■ Dataset entries
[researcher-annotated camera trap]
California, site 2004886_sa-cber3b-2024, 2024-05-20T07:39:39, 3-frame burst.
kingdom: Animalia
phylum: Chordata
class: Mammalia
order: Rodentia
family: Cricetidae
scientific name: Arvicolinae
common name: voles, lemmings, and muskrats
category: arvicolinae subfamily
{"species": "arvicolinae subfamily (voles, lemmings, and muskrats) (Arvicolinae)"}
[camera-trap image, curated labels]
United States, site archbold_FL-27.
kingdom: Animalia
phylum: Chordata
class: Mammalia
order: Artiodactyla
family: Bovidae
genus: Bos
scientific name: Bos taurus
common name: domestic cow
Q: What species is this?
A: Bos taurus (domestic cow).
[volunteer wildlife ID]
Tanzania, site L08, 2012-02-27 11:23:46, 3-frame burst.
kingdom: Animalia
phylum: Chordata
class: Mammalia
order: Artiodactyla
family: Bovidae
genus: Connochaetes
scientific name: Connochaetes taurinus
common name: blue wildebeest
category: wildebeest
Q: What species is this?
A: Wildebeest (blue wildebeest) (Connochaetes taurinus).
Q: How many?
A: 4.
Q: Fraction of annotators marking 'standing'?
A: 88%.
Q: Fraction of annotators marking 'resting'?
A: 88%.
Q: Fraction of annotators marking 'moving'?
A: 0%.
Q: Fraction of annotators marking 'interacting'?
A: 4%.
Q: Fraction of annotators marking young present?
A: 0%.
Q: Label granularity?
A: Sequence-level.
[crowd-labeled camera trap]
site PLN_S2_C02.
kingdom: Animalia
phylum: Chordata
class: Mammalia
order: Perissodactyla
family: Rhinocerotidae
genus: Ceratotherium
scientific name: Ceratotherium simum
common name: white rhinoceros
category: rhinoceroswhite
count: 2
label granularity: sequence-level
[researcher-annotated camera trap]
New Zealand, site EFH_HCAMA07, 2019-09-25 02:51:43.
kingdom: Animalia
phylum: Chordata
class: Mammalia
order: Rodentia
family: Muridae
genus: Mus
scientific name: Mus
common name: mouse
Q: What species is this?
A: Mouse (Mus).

■ Task description
Transcribe the data above in full, keeping every word as it is.

■ Answer to this problem
[researcher-annotated camera trap]
California, site 2004886_sa-cber3b-2024, 2024-05-20T07:39:39, 3-frame burst.
kingdom: Animalia
phylum: Chordata
class: Mammalia
order: Rodentia
family: Cricetidae
scientific name: Arvicolinae
common name: voles, lemmings, and muskrats
category: arvicolinae subfamily
{"species": "arvicolinae subfamily (voles, lemmings, and muskrats) (Arvicolinae)"}
[camera-trap image, curated labels]
United States, site archbold_FL-27.
kingdom: Animalia
phylum: Chordata
class: Mammalia
order: Artiodactyla
family: Bovidae
genus: Bos
scientific name: Bos taurus
common name: domestic cow
Q: What species is this?
A: Bos taurus (domestic cow).
[volunteer wildlife ID]
Tanzania, site L08, 2012-02-27 11:23:46, 3-frame burst.
kingdom: Animalia
phylum: Chordata
class: Mammalia
order: Artiodactyla
family: Bovidae
genus: Connochaetes
scientific name: Connochaetes taurinus
common name: blue wildebeest
category: wildebeest
Q: What species is this?
A: Wildebeest (blue wildebeest) (Connochaetes taurinus).
Q: How many?
A: 4.
Q: Fraction of annotators marking 'standing'?
A: 88%.
Q: Fraction of annotators marking 'resting'?
A: 88%.
Q: Fraction of annotators marking 'moving'?
A: 0%.
Q: Fraction of annotators marking 'interacting'?
A: 4%.
Q: Fraction of annotators marking young present?
A: 0%.
Q: Label granularity?
A: Sequence-level.
[crowd-labeled camera trap]
site PLN_S2_C02.
kingdom: Animalia
phylum: Chordata
class: Mammalia
order: Perissodactyla
family: Rhinocerotidae
genus: Ceratotherium
scientific name: Ceratotherium simum
common name: white rhinoceros
category: rhinoceroswhite
count: 2
label granularity: sequence-level
[researcher-annotated camera trap]
New Zealand, site EFH_HCAMA07, 2019-09-25 02:51:43.
kingdom: Animalia
phylum: Chordata
class: Mammalia
order: Rodentia
family: Muridae
genus: Mus
scientific name: Mus
common name: mouse
Q: What species is this?
A: Mouse (Mus).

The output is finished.